Monday, August 11, 2008
monday book review: a thousand splendid suns, by khaled hosseini
Truth be told, I wasn't particularly looking forward to reading A Thousand Splendid Suns.  It's not that the novel's premise didn't interest me - it did - however, I was largely underwhelmed by The Kite Runner and wasn't really interested in hearing more from this particular author. But as it so often does, my curiosity won out in the end, and I decided to give Hosseini a second chance to wow me.  And expectations are a funny thing. I had such high hopes for The Kite Runner that it couldn't help but disappoint, so I then approached A Thousand Splendid Suns with such low expectations that it had a relatively easy time pleasing me.  So, I guess that's the life lesson here: if you want to be happy, it's probably best to keep your expectations low

First, I feel it necessary to point out that the same things that bugged me about The Kite Runner ultimately bothered me in A Thousand Splendid Suns.  In my experience, reading a Hosseini novel feels a bit like watching a Lifetime Original Movie: it can be a very entertaining way to spend one's time, however with foreshadowing that clunky, a plot that annoyingly predicable and a resolution that neat, it's really sort of impossible to take the whole thing too seriously, regardless of how timely or unique the subject matter.  

But that's not to say that there aren't things worth praising, and to prove that I'm not just being contrary for contrariness's sake here are three things I loved about A Thousand Splendid Suns:

#1: The Female Element
I don't know about you, but it drives me crazy when male authors say they don't write females because they don't understand them.  Like we're so incredibly complex, so wildly different, so...alien that we can't possibly be rendered realistically by a male author.  Good fiction writing demands an empathetic imagination, and writing what you know is easy.  Ignoring 50% of the world's population simply because you aren't in that particular group is lazy and lame.  I love that Hosseini took a chance here by centering his novel around two fully formed, realistic and highly sympathetic female characters.  I'm sure it wasn't easy, but he took the risk and I think he did a great job.

#2: The Message of Female Unity and Empowerment
Hosseini didn't just create two female protagonists; he created two badass female protagonists. Timid Mariam comes from a childhood of abuse, extreme poverty and rejection, while outspoken Laila was born into a relatively modern, well-educated and loving family. These two very different women are brought together when separate tragedies force them to wed the same man, a man who submits them both to unspeakable abuse. Although their relationship is understandably rocky at first, they develop a incredibly tight bond that sustains them through their darkest moments.  In a society that is brutal and dehumanizing to women, Mariam and Laila become each other's saviors and refuse to stop fighting for themselves and for each other.  No man is coming to save them, so instead they save themselves.

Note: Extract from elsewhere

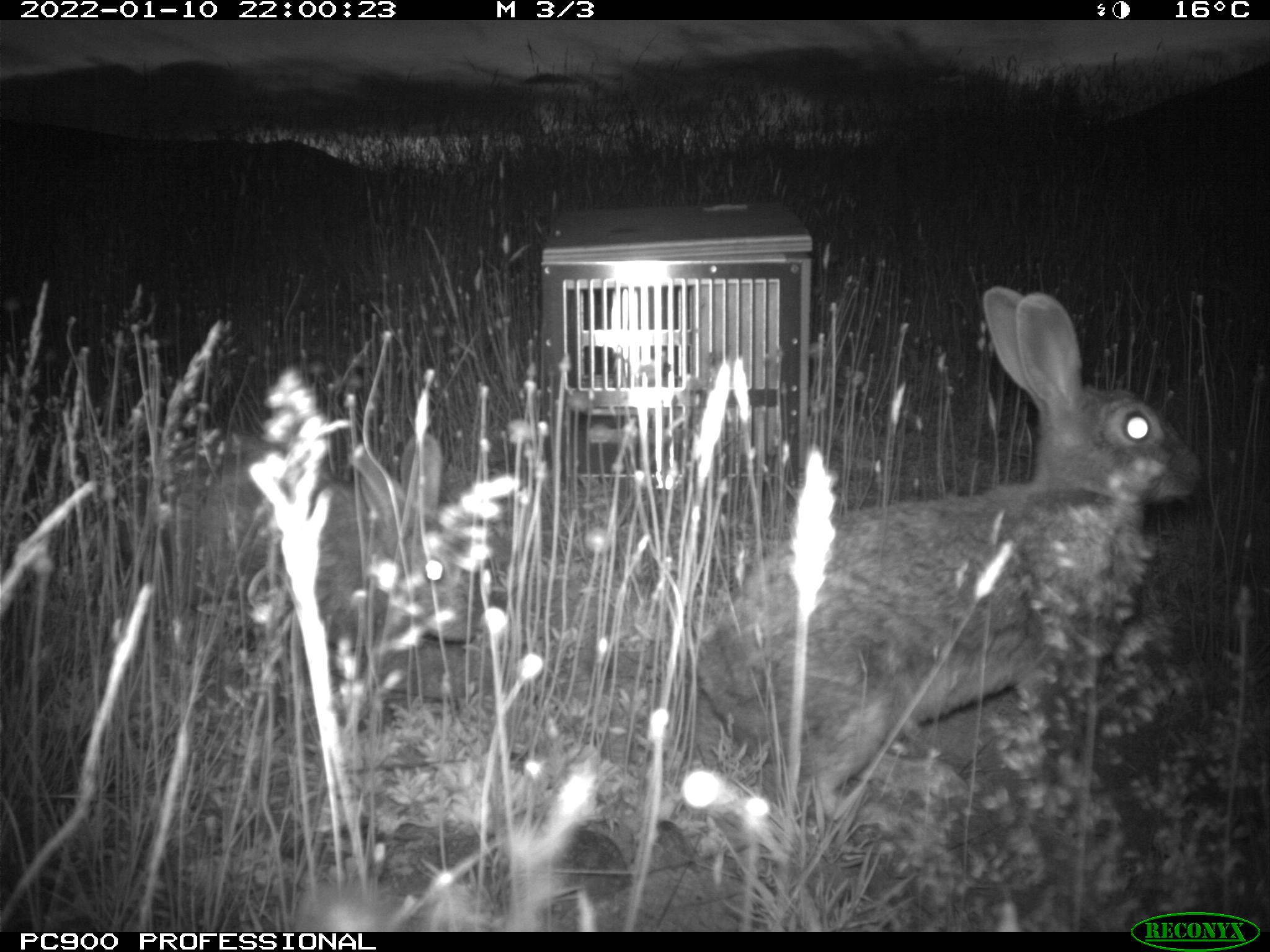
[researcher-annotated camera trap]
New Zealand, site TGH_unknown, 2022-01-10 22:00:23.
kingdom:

#3: America Isn't the Goal
I hope I'm not giving too much away, but no, the war-weary characters don't find refuge in America. While it's wonderful that many refugees can and do escape the countries that oppress them, I think it's dangerously myopic to keep perpetuating this ethnocentric idea that 1) America (or any other Western country) is the ultimate solution the the Third World's problems, and 2) that all Third Worlders dream of escape. In the end, the characters in Hosseini's story elect to remain in Afghanistan. Despite all the havoc left in the Taliban's wake, they still love their country and they feel a certain sort of responsibility to stay behind and rebuild it.  There's plenty to admire about America, but there's plenty to admire about other countries and cultures as well, even those countries that may be a bit worse for the wear.

So in sum, maybe Khaled Hosseini hasn't bowled me over with his literary skills, but there's plenty to praise in A Thousand Splendid Suns.  It ain't perfect, but it's pretty good, and for what it's worth I think it's better than The Kite Runner.

Khaled Hosseini
2007, 367 pages

Labels: , ,


Blogger Mary said...

I was also surprised that I really liked this book. I like how pro-woman the author seems to be despite being from such a misogynistic society.